I am a master student learning python studying an invasive bee ( Anthidium florentinum) and I would like to download all occurence of one species in America to then use the geographical coordonates of all occurence to draw a map.
Do you know which function I could use on Pynaturalist or any other librairie to download this .CSV on my hard-drive?
OR just to use the query " quality_grade=any&identifications=any&place_id=97394&taxon_id=459050&verifiable=true " to produce an array containing all the information?
I’m definitely not the best person to answer, but in case someone more knowledgeable doesn’t show up I’ll take a stab at it. Personally, I’ve only looked into using the API as a means of getting data out of iNaturalist for data that can’t be accessed through the web interface at observations/export.
I notice that observations/export is not identified as an API endpoint here or here, nor in the pyinaturalist documentation here. Nor does my naïve attempt to poke the API in a web browser yield anything for observations/export. So the short answer is probably: you can’t do that.
You could presumably end up at the result you want–a csv with that formatting and information–by some data wrangling with the output from pyinaturalist’s get_observations(). I don’t have any useful advice here except that if you were to go down this route, I think you will probably wish you hadn’t.
I don’t know how to help with that package (sorry!) but just a related point:
If you’re planning to use iNat data for a publication of some sort, the preferred route of access is through GBIF which will give you a citeable doi for the dataset.
Sometimes this isn’t an option if the dataset that you want contains records that aren’t on GBIF (like casual observations, which it looks like you may be wanting), but thought it worth a mention.
Because it needs to me automatized and updated every time there’s a new observation.
I’m building a script which is supposed to work with every invasive species.
It’s for a geomatic automatization class.

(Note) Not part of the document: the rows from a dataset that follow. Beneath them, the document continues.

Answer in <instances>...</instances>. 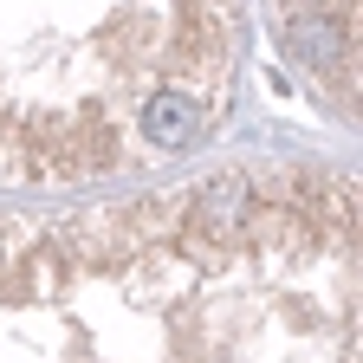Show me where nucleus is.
Masks as SVG:
<instances>
[{"label": "nucleus", "mask_w": 363, "mask_h": 363, "mask_svg": "<svg viewBox=\"0 0 363 363\" xmlns=\"http://www.w3.org/2000/svg\"><path fill=\"white\" fill-rule=\"evenodd\" d=\"M143 136H150V150H189L195 136H201V104L189 98V91H156V98L143 104Z\"/></svg>", "instance_id": "nucleus-1"}]
</instances>
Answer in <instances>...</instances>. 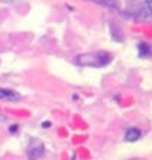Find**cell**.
<instances>
[{
  "label": "cell",
  "mask_w": 152,
  "mask_h": 160,
  "mask_svg": "<svg viewBox=\"0 0 152 160\" xmlns=\"http://www.w3.org/2000/svg\"><path fill=\"white\" fill-rule=\"evenodd\" d=\"M111 61V57L105 52H90L77 57V63L82 66L103 67Z\"/></svg>",
  "instance_id": "6da1fadb"
},
{
  "label": "cell",
  "mask_w": 152,
  "mask_h": 160,
  "mask_svg": "<svg viewBox=\"0 0 152 160\" xmlns=\"http://www.w3.org/2000/svg\"><path fill=\"white\" fill-rule=\"evenodd\" d=\"M21 96L19 93L7 89H1L0 88V99L2 100H8V101H16L20 99Z\"/></svg>",
  "instance_id": "7a4b0ae2"
},
{
  "label": "cell",
  "mask_w": 152,
  "mask_h": 160,
  "mask_svg": "<svg viewBox=\"0 0 152 160\" xmlns=\"http://www.w3.org/2000/svg\"><path fill=\"white\" fill-rule=\"evenodd\" d=\"M140 136H141V132L139 129L132 127L126 131V133L124 135V139L128 142H134V141H138L140 138Z\"/></svg>",
  "instance_id": "3957f363"
},
{
  "label": "cell",
  "mask_w": 152,
  "mask_h": 160,
  "mask_svg": "<svg viewBox=\"0 0 152 160\" xmlns=\"http://www.w3.org/2000/svg\"><path fill=\"white\" fill-rule=\"evenodd\" d=\"M138 49H139V56L140 58H149L152 53L150 47L145 43L139 44L138 46Z\"/></svg>",
  "instance_id": "277c9868"
},
{
  "label": "cell",
  "mask_w": 152,
  "mask_h": 160,
  "mask_svg": "<svg viewBox=\"0 0 152 160\" xmlns=\"http://www.w3.org/2000/svg\"><path fill=\"white\" fill-rule=\"evenodd\" d=\"M145 2L148 7H149V9L152 12V0H145Z\"/></svg>",
  "instance_id": "5b68a950"
}]
</instances>
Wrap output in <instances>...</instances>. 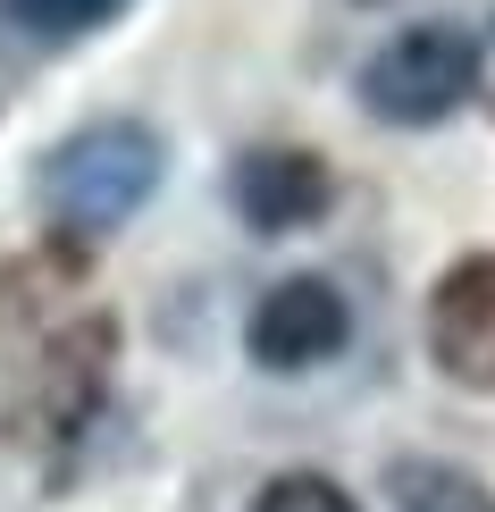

I normally use R’s API so I’m not very familiar with the pynaturalist, but it looks like you can use the get_observations function with your search criteria [https://github.com/niconoe/pyinaturalist/blob/main/README.md#features]. It looks like this should work and the nice thing about taking the API approach is that your work will be more reproduceable.
if you’re simply visualizing things in a map, it seems to me like it would be really inefficient to download all observations first. it would be more efficient to just get the observation map tiles, plus associated UTF grids, if needed. (this is especially true if you’re trying to map millions of observations.)
generally, if you don’t need observation-level detail, it’s more efficient to get aggregated data instead.
…
i also don’t understand why you necessarily need CSV output if you decide you must get observation details. although the old API does allow you to return observations in CSV format (ex. https://www.inaturalist.org/observations.csv?place_id=97394&taxon_id=459050), why is that necessary, as opposed to getting data in JSON?
For some reason, it hadn’t occurred to me to look at the csv output from the old API. That’s handy.
For what it’s worth, csv is desirable to me for ease of use. A table is much more plug-and-play with any kind of downstream analysis than is a more complicated data structure.
With regard to mapping, if one merely wanted to look at a map the path of least resistance would be to use the web interface. For my own usage, the reason to download data and visualize it locally is to incorporate it with other GIS data–surface ownership, other occurrence data, elevation, soil or vegetation mapping, etc.
it works within the limits of the API – meaning that each CSV file returned will be limited to however many records can be returned per page (above that limit, you would have to combine pages/results), and the total number of records will be limited by the system’s general record limit (10,000 records).
I can’t get the map elements already created since it’s for a python programing class where I need to build every function myself.
I need all the observation details I can get and load it into a python / geopanda array.
I tried using the get_observations() function of Pyinaturalist but it doesnt return the Latitude and Longitude coordonates.
Mmmm, that’s weird: I useally get like 70+ research grade observations for anthidium florentinum in North America and with the old API csv I only get 30…
You are right about the JSON, it’s just that it seems simpler to me but I guess it may be a source of errors. I just never worked with Jsons a lot as opposed to csv but I should learn.
Given my likely use cases and existing GIS skills, I guess this just seems like an unfamiliar and convoluted way of doing something that I can do more easily by other means. And one that I would expect to be less flexible for other uses of the data I might have downstream…
Of course, many of the variables here are going to be person-specific. To you, presumably using the API is “the easy way” and downloading a csv is “the hard way”, for me it’s the opposite.
See also here for more details on some of the parameters.
Many, but not all of the API parameters are implemented on the Export page. So if you build a query using the API docs, you may get something different when you plug it into the Export page. On the other hand, If you copy the parameters from the box on the Export page to an API call, you should get the same results.
You’re hitting the page limit. For small numbers of pages, the path of least resistance might be adding “&page=2” and so on. From an earlier post by pisum:
i don’t see this. this endpoint is limited to a maximum of 200 records per page, and i don’t see the CSV response being defaulted to a limit of 30 records. i’m getting 100+ records. if it’s not working for you, you could specify per_page=200 and see what happens.
if you need to build things from scratch, you probably shouldn’t use PyiNaturalist. you should probably hit the API directly. you also probably shouldn’t use a mapping package either. you should probably build one yourself, right?
i still don’t like the idea of practicing how to do things the inefficient way for a class, but i guess it’s up to you to learn what you want to learn.